The cold-eyed look he turned on her told her that there was no way he believed her declaration.

‘You did damn nearly everything else in the past,’ Nikos flung at her. ‘So you’ll have to forgive me if I’m in no rush to believe you can be trusted now. We do this my way or not at all. And if you can’t agree then you’ll be on the first plane out of here….’

And if she was on the first plane out of Athens, then what would happen to her mother and George? Nikos had said that he would not take revenge on a child, but if she did not fulfil her part of the contract then what was to stop him going back on the deal and throwing her mother and brother out of the only home where they felt safe? Her insides knotted in raw panic at the thought.

She had promised her mother that she would keep her safe in her home for as long as she possibly could, and she would keep that promise if it killed her, she told herself. The one thing she had going for her in this situation was the fact that Nikos was getting married and, for reasons known best to himself, he wanted her to plan the event for him.

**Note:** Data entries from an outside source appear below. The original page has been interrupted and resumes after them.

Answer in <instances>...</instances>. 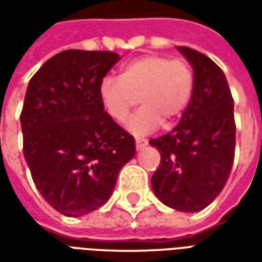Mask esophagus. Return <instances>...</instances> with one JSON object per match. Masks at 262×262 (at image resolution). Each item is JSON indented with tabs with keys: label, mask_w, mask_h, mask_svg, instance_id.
Segmentation results:
<instances>
[{
	"label": "esophagus",
	"mask_w": 262,
	"mask_h": 262,
	"mask_svg": "<svg viewBox=\"0 0 262 262\" xmlns=\"http://www.w3.org/2000/svg\"><path fill=\"white\" fill-rule=\"evenodd\" d=\"M147 144V140L146 139H140V137H137L136 139V148L137 150H142L144 146Z\"/></svg>",
	"instance_id": "esophagus-1"
}]
</instances>
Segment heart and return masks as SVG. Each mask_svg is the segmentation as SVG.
I'll use <instances>...</instances> for the list:
<instances>
[{
	"label": "heart",
	"mask_w": 262,
	"mask_h": 262,
	"mask_svg": "<svg viewBox=\"0 0 262 262\" xmlns=\"http://www.w3.org/2000/svg\"><path fill=\"white\" fill-rule=\"evenodd\" d=\"M193 71L188 61L146 54L122 66L120 75H106L99 85V97L111 118L123 122L130 109L142 101V108L127 120L135 135H147L161 123L177 119L191 99Z\"/></svg>",
	"instance_id": "1"
}]
</instances>
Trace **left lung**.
I'll return each mask as SVG.
<instances>
[{
  "label": "left lung",
  "mask_w": 262,
  "mask_h": 262,
  "mask_svg": "<svg viewBox=\"0 0 262 262\" xmlns=\"http://www.w3.org/2000/svg\"><path fill=\"white\" fill-rule=\"evenodd\" d=\"M193 69L191 101L178 125L151 139L161 161L151 187L161 202L198 212L214 201L230 176L236 150L234 101L225 73L208 56L178 46Z\"/></svg>",
  "instance_id": "1"
}]
</instances>
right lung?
<instances>
[{"label": "right lung", "instance_id": "1", "mask_svg": "<svg viewBox=\"0 0 262 262\" xmlns=\"http://www.w3.org/2000/svg\"><path fill=\"white\" fill-rule=\"evenodd\" d=\"M120 60L114 52H60L29 81L20 125L24 156L45 201L78 217L106 203L135 137L103 111L99 85Z\"/></svg>", "mask_w": 262, "mask_h": 262}]
</instances>
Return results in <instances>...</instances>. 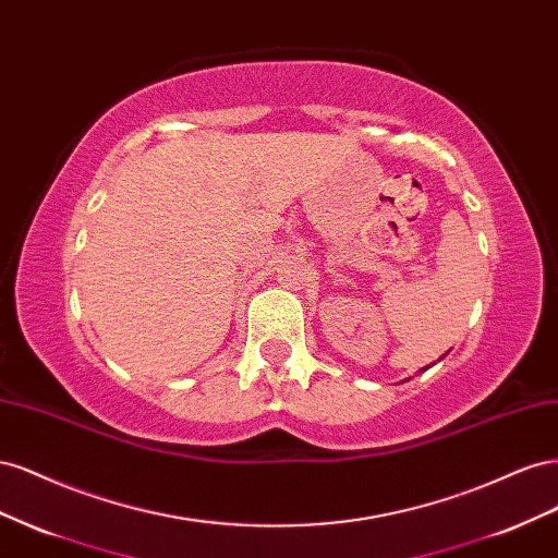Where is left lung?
<instances>
[{
    "label": "left lung",
    "instance_id": "obj_1",
    "mask_svg": "<svg viewBox=\"0 0 558 558\" xmlns=\"http://www.w3.org/2000/svg\"><path fill=\"white\" fill-rule=\"evenodd\" d=\"M424 369H426V367H424Z\"/></svg>",
    "mask_w": 558,
    "mask_h": 558
}]
</instances>
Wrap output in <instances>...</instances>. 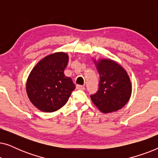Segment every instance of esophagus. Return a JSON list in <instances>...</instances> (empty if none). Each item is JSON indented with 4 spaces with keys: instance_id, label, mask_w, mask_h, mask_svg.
<instances>
[{
    "instance_id": "esophagus-1",
    "label": "esophagus",
    "mask_w": 158,
    "mask_h": 158,
    "mask_svg": "<svg viewBox=\"0 0 158 158\" xmlns=\"http://www.w3.org/2000/svg\"><path fill=\"white\" fill-rule=\"evenodd\" d=\"M76 88H77V89H80V90H84V89H85V86L81 85H77Z\"/></svg>"
}]
</instances>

She was just going to have to ignore the fact that even thinking about it brought with it a sensation like a cruel knife being scraped over raw, sensitive skin. That the concern that Nikos showed for preserving his fiancée’s anonymity, his involvement in this early stage of things, rubbed her face right in the difference between this wedding and the one he had been planning with her.

Had
appeared
to be planning with her, she corrected painfully.

She needed to put all those difficult feelings out of her mind. She had to refuse to let herself remember that she was trapped here, isolated with the man who had ruined her life and her family’s. A man who now seemed hell-bent on using the hold he had over her to his own advantage, and taking a cruel and sadistic pleasure in doing just that.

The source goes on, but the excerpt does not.